[[ Provided records open ]]
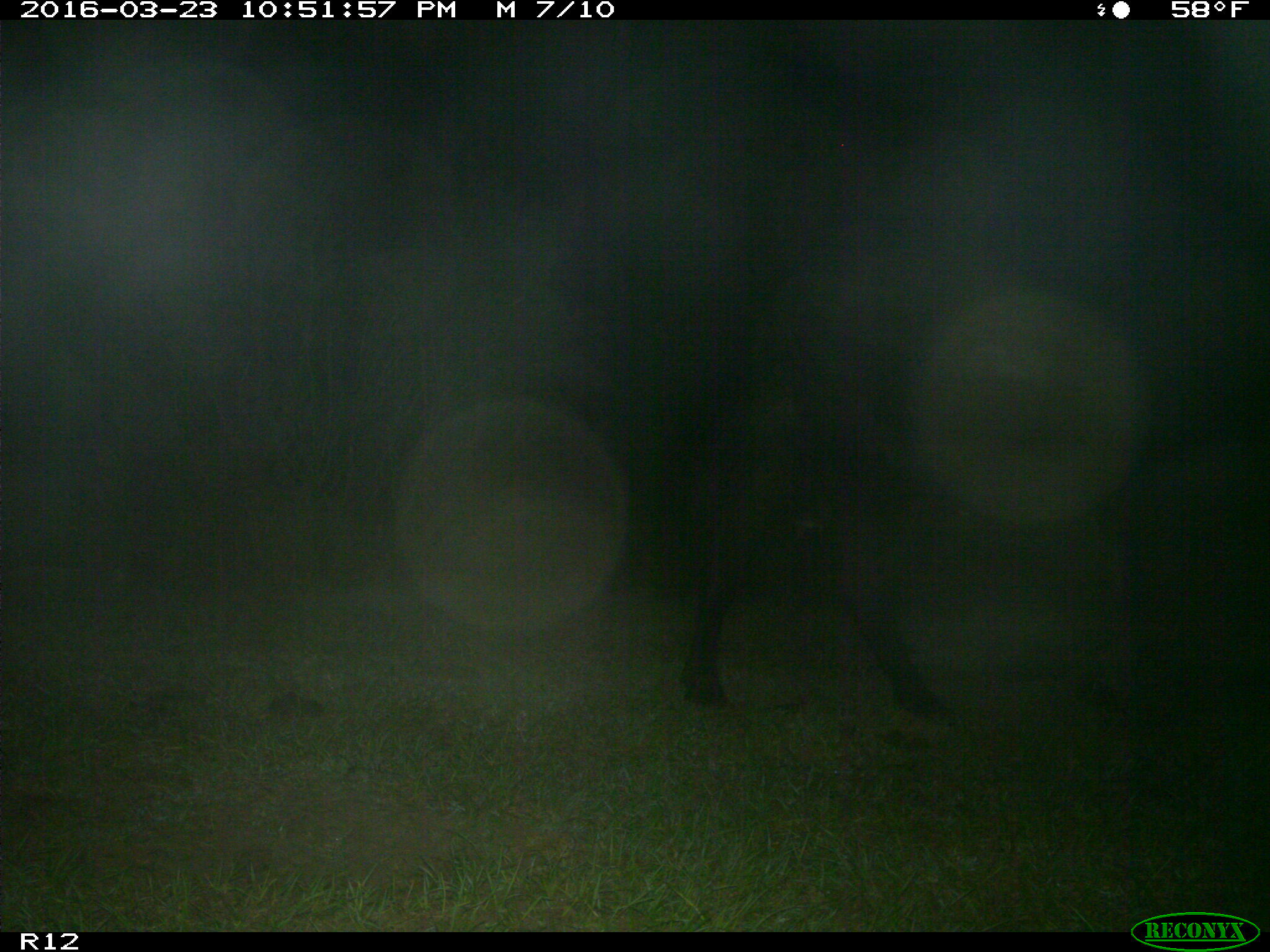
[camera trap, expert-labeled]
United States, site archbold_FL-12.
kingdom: Animalia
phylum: Chordata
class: Mammalia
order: Artiodactyla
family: Bovidae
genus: Bos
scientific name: Bos taurus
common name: domestic cow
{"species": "Bos taurus (domestic cow)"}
[[ Provided records closed ]]
Try it:
Please keep every line of the data the same when you reproduce it, and keep every picture out.

Solution to this task:
[camera trap, expert-labeled]
United States, site archbold_FL-12.
kingdom: Animalia
phylum: Chordata
class: Mammalia
order: Artiodactyla
family: Bovidae
genus: Bos
scientific name: Bos taurus
common name: domestic cow
{"species": "Bos taurus (domestic cow)"}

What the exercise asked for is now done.